Monk thanked the workhouse master and left also, not to the police station to tell Runcorn he had a better suspect than Percival. That could wait. First he would go to Callandra Daviot.

8

MONK’S SENSE OF ELATION was short-lived. When he returned to Queen Anne Street the next day he was greeted in the kitchen by Mrs. Boden, looking grim and anxious, her face very pink and her hair poking in wild angles out of her white cap.

“Good morning, Mr. Monk. I am glad you’ve come!”

“What is it, Mrs. Boden?” His heart sank, although he could think of nothing specific he feared. “What has happened?”

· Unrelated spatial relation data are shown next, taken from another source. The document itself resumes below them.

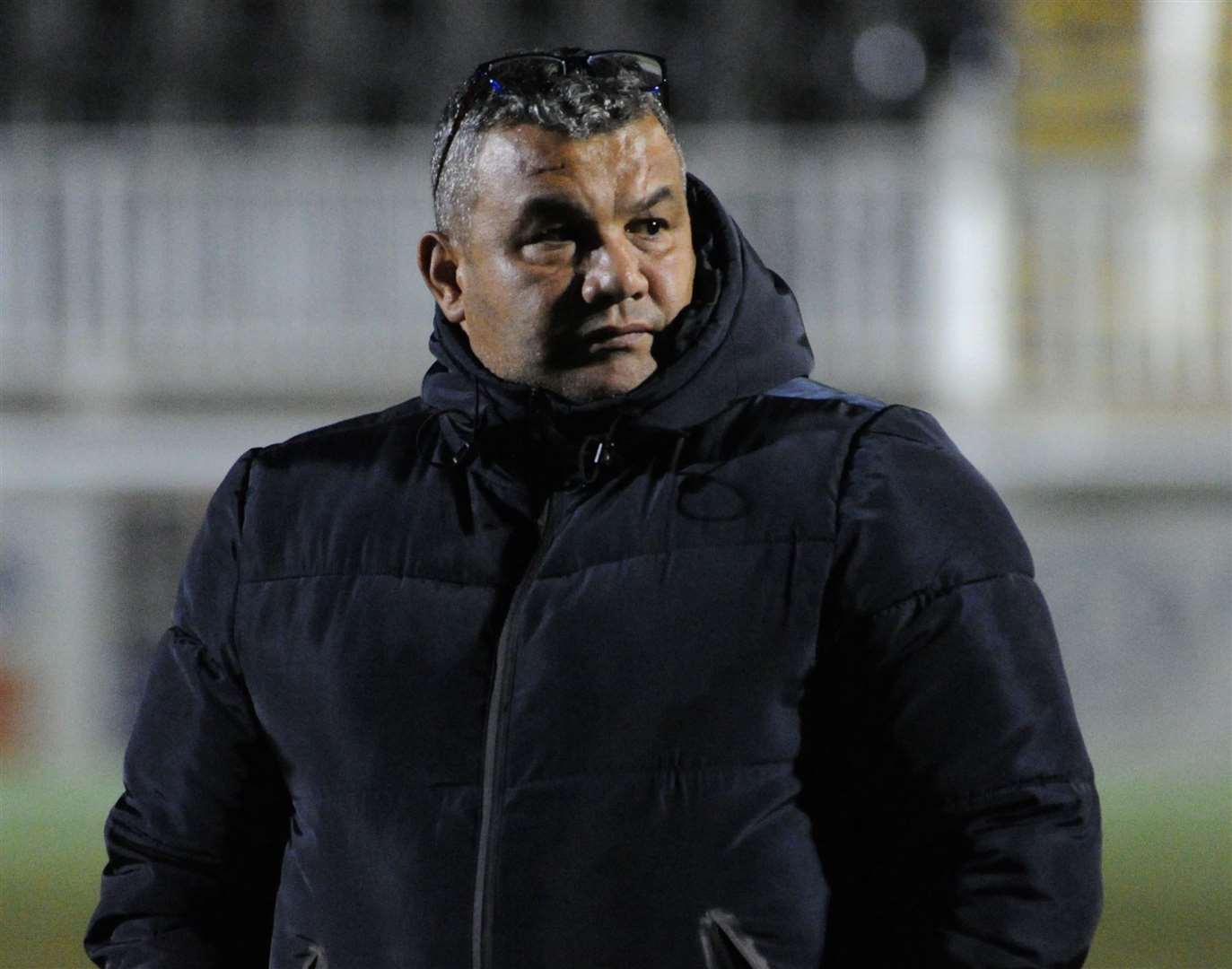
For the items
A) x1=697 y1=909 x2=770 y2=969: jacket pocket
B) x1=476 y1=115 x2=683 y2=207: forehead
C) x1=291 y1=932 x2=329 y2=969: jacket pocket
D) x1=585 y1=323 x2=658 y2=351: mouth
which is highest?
x1=476 y1=115 x2=683 y2=207: forehead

“One of my big kitchen carving knives is missing, Mr. Monk.” She wiped her hands on her apron. “I could have sworn I had it last time we had a roast o’ beef, but Sal says she thinks as it was the other one I used, the old one, an’ now I reckon she must be right.” She poked her hair back under her cap and wiped her face agitatedly. “No one else can remember, and May gets sick at the thought. I admit it fair turns my stomach when I think it could’ve been the one that stabbed poor Miss Octavia.”

Monk was cautious. “When did this thought come to you, Mrs. Boden?” he asked guardedly.

“Yesterday, in the evening.” She sniffed. “Miss Araminta sent down for a little thin-cut beef for Sir Basil. He’d come in late and wanted a bite to eat.” Her voice was rising and there was a note of hysteria in it. “I went to get my best knife, an’ it weren’t there. That’s when I started to look for it, thinking as it had been misplaced. And it in’t here—not anywhere.”